By Robert Powell, Global Director of Compliance at IPC for Fund Technology – first published April 2017
With the Markets in Financial Instruments Directive (Mifid II) deadline extended to January 3, 2018, European firms are now at various stages of readiness, with most on schedule to be compliant with the new rules when, or soon after, they go into effect.
Although Mifid II is an ostensibly EU-based directive, financial firms in other regions that trade with European counterparties are held accountable by European regulators to remain compliant with some of the new rules. An example of this is in the communications retention space where, despite Mifid II bringing greater parity in retention periods, U.S. firms may lack compliance in several areas.
The Commodity Futures Trading Commission, like Mifid II, requires telephone calls – land line and mobile – to be captured and retained for five years in Europe and one year in the U.S. Retention periods, media types and the use of policy to prevent certain behaviour are all treated differently by European regulators than by their U.S. counterparts.
The table below outlines some of the differences in requirements between the new Mifid II rules and the current U.S. equivalent rules.
For a long time in the U.S. policy has been employed in conjunction with attestation, which is not widely used in Europe where policies are typically required to be tested as being effective. In the telecommunications space, it is particularly hard to test rules where “bring your own device” policies are in place without running into privacy issues if you ask an employee to divulge details of personal calls placed on personal devices an employer has no right to inspect. But MiFID II dictates that firms must take reasonable steps to prevent the use of personal devices that cannot be recorded. The regulatory pull and the privacy rights of an employee will make this almost impossible to enforce through policy.
Firms that deal with European counterparties or clients will be expected by regulators to be compliant with the new rules to participate in the market. That will include how you handle research and record retention.

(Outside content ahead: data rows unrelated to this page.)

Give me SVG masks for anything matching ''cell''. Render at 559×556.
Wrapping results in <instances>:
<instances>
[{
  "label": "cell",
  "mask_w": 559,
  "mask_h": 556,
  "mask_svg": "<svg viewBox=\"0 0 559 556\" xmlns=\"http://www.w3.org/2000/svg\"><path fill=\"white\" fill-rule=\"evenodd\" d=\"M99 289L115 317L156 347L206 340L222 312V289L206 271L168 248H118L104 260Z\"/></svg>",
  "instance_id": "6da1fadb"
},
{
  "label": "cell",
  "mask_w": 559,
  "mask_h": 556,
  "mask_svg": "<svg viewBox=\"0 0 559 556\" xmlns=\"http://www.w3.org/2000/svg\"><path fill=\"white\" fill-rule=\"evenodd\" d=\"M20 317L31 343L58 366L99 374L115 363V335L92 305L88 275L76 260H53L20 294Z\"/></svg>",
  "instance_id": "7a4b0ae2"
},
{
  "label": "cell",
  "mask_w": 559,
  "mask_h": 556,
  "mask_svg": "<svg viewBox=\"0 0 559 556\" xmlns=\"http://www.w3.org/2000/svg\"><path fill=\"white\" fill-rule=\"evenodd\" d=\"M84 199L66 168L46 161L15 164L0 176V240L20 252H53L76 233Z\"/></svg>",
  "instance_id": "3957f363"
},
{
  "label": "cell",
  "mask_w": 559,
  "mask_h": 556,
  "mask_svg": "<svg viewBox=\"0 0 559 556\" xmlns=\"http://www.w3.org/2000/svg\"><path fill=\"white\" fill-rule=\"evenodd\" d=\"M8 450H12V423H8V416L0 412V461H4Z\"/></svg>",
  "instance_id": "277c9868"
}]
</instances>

What is the risk for U.S. firms that aren’t preparing for Mifid II? A U.S. firm could be asked by a European regulator to produce records and be required to explain its actions in the European marketplace but because without consistently recorded communications, they will be unable to produce defence records. With the new rules, the European regulators may have more data than the firms they are questioning, as the call will almost certainly have been recorded by the European firm as part of their MiFID II record-keeping obligations. This may place a U.S. firm at a disadvantage. Trying to defend yourself without this data may prove difficult.
One of the easier ways to mitigate risk in this new era of greater global regulation is to adopt a zero-tolerance compliance culture. That means any employee who violates company policy is subject to termination. It begins with training that is constant, audited and evolves as the organization matures in its compliance culture. Before adopting this kind of environment it is important to clearly communicate your firm’s rules and requirements. Working closely with compliance, legal and human resources, a firm should conduct a thorough audit of internal policies to ensure they are aligned with a zero tolerance Innovation and adoption of new technology should be continually verified to be in line with the organization’s rules. Technology can provide greater efficiency and understanding for improving processes while also used for zero-evidence application.
Non-compliance can mean millions of dollars in fines for companies not wise enough to take it seriously.